Su questa scia, grazie alla transmedialità c’è un’infinità di storie possibili per raccontare un’unica grande storia. A patto di essere coraggiosi e andare oltre i preconcetti, mettendosi al servizio non solo della storia, ma anche del suo medium, della sua voce, che sola sa comunicare con il suo pubblico; come fecero i creatori del musical, che, pur sentendosi «calzolai in un Paese – la Francia, all’epoca piuttosto indifferente al genere del musical (ndr) – dove tutti camminano scalzi», hanno osato e ci hanno regalato un altro prezioso capolavoro.

Solo così, potremo amplificare il potere generativo dei classici, e renderli ancor più universali e democratici.

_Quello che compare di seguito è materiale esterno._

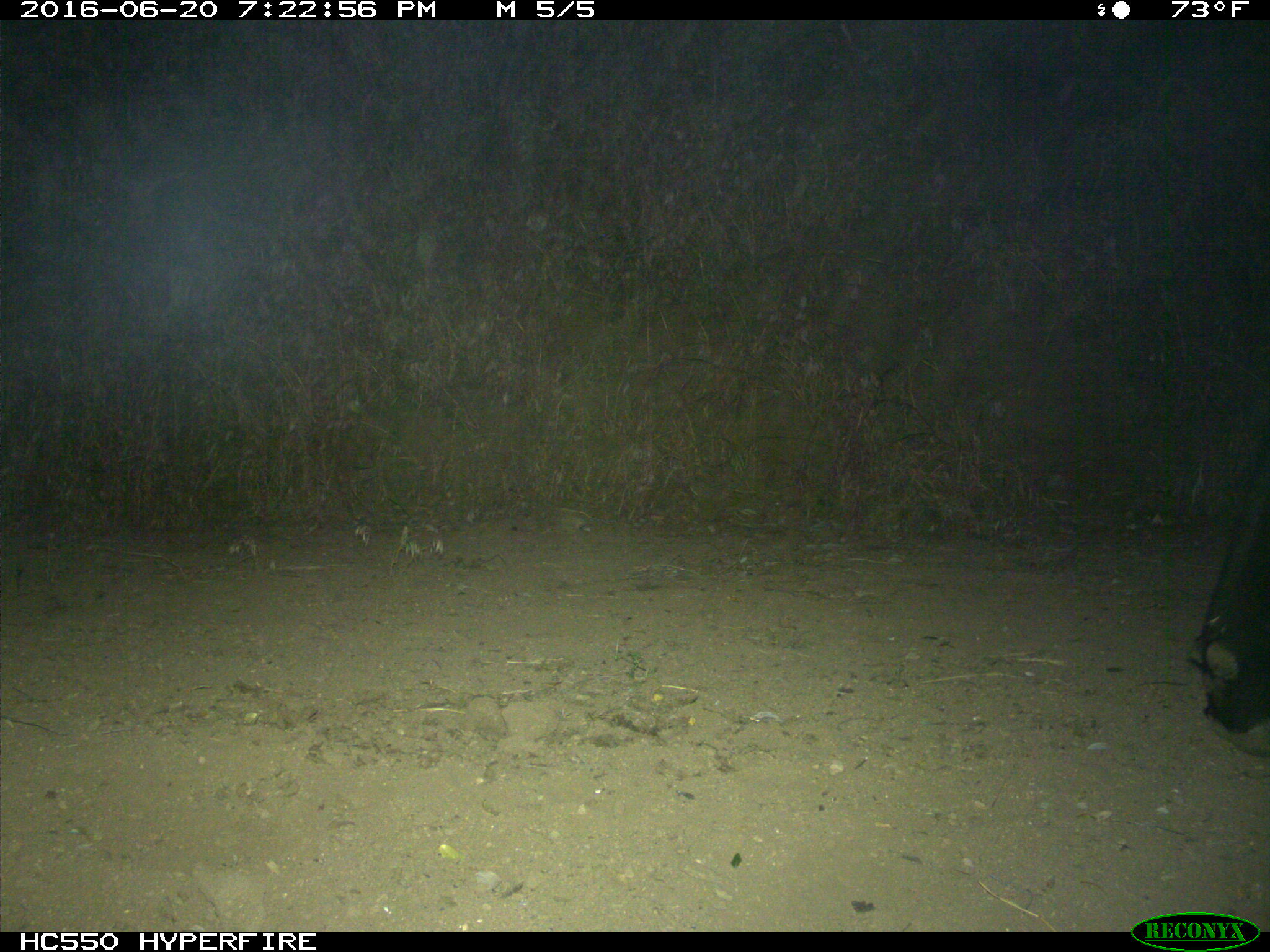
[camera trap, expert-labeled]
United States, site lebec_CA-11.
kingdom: Animalia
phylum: Chordata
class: Mammalia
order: Artiodactyla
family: Bovidae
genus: Bos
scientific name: Bos taurus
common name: domestic cow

Solo così, per citare – e adattare – Les Miz, «Another story will begin», un’altra storia avrà inizio.

1 Se foste curiosi, ecco tre dei migliori adattamenti di Les Misérables, che pur essendo lontani dalla lettera, rievocano perfettamente lo spirito dell’opera: oltre alla versione cinematografica del musical (2012), l’anime Il cuore di Cosette (2007) e la trasposizione in chiave novecentesca di Claude Lelouch (1995), che riflette sul concetto stesso di adattamento.